(Data provided begins)

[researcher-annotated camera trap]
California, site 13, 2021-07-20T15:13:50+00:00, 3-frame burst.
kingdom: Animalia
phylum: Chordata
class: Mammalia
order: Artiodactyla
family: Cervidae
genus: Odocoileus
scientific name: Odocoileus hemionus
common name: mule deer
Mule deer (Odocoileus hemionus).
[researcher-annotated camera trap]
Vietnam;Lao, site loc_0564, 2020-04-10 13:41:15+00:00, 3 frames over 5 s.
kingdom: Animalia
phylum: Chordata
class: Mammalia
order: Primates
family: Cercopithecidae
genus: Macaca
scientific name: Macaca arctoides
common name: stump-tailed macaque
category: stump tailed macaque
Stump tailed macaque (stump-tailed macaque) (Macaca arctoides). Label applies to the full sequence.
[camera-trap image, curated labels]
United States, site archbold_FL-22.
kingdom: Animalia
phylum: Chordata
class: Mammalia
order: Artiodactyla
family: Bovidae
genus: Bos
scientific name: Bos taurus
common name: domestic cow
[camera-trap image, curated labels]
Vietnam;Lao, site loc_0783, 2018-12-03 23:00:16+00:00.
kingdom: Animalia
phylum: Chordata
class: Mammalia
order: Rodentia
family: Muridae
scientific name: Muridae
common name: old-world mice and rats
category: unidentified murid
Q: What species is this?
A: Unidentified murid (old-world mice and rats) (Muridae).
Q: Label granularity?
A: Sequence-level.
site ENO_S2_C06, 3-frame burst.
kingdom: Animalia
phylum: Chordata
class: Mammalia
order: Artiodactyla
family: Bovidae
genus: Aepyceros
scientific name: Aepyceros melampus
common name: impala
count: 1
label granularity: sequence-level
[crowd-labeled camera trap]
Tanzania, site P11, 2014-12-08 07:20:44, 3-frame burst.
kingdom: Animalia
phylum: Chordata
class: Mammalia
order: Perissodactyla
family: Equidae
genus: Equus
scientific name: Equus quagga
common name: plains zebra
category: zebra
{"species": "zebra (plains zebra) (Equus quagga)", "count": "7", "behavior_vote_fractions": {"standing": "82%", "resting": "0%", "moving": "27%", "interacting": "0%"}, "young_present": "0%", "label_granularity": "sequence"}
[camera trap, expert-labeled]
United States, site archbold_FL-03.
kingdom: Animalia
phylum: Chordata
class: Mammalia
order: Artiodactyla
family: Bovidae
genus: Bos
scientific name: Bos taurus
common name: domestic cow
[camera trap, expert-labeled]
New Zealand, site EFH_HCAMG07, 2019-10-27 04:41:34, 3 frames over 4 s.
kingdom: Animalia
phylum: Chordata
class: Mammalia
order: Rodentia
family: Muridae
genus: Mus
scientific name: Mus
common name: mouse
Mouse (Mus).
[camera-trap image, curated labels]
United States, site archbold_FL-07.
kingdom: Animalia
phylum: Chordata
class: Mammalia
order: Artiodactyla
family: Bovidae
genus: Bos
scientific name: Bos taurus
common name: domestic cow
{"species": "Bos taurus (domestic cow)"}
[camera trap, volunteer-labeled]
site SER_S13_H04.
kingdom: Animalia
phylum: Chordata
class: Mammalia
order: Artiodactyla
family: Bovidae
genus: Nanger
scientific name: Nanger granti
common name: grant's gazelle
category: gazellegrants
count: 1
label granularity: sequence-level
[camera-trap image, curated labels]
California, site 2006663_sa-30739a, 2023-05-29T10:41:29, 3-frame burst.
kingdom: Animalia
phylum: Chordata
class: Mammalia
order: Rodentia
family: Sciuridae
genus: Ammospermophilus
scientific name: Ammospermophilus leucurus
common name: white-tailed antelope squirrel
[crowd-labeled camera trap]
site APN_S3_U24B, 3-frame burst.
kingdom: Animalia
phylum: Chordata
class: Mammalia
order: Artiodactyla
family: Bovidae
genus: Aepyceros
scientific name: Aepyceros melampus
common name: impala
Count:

(Data provided ends)

▶ Task item: Out of the records above, pick each line that contains the string "California".

▶ Solved exercise:
California, site 13, 2021-07-20T15:13:50+00:00, 3-frame burst.
California, site 2006663_sa-30739a, 2023-05-29T10:41:29, 3-frame burst.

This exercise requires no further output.